--- Start of Data entries ---

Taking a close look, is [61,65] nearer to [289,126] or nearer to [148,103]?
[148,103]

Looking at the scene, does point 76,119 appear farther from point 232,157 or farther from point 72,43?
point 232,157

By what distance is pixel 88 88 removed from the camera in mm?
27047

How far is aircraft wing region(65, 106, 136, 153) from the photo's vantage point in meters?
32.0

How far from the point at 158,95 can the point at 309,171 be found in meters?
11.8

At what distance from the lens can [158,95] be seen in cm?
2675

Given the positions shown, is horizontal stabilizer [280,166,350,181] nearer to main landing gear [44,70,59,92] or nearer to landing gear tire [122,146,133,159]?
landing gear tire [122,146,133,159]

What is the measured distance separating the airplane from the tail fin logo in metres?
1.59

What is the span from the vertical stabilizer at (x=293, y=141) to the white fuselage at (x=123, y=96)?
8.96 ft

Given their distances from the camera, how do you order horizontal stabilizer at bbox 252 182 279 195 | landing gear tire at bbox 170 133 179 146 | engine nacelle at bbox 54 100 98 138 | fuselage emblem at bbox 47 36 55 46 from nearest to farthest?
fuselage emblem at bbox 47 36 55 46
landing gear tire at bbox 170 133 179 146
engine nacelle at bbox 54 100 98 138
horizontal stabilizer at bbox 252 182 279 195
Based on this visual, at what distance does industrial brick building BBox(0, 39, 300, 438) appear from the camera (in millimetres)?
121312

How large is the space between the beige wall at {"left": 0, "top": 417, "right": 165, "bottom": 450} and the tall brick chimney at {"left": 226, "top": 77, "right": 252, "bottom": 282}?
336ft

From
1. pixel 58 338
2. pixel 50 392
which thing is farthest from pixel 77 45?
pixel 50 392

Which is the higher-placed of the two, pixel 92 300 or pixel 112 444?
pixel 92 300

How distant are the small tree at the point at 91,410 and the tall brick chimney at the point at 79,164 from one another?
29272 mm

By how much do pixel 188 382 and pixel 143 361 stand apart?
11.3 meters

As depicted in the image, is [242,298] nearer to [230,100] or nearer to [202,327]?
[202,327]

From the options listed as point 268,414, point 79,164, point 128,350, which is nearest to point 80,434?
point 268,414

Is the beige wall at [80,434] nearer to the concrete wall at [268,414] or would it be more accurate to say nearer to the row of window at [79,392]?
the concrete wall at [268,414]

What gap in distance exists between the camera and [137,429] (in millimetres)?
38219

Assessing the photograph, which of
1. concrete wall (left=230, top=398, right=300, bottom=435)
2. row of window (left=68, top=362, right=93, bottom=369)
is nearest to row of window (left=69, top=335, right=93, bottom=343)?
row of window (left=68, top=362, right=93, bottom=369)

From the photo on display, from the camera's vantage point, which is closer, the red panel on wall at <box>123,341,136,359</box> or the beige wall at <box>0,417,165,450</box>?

--- End of Data entries ---

Convert the stretch of the records from the line containing "What gap in" through the end of the records into a Markdown table with the columns Row and Record line. Leave out the blank lines.

- [Exercise solution]
| Row | Record line |
|---|---|
| 1 | What gap in distance exists between the camera and [137,429] (in millimetres)? |
| 2 | 38219 |
| 3 | Assessing the photograph, which of |
| 4 | 1. concrete wall (left=230, top=398, right=300, bottom=435) |
| 5 | 2. row of window (left=68, top=362, right=93, bottom=369) |
| 6 | is nearest to row of window (left=69, top=335, right=93, bottom=343)? |
| 7 | row of window (left=68, top=362, right=93, bottom=369) |
| 8 | From the photo on display, from the camera's vantage point, which is closer, the red panel on wall at <box>123,341,136,359</box> or the beige wall at <box>0,417,165,450</box>? |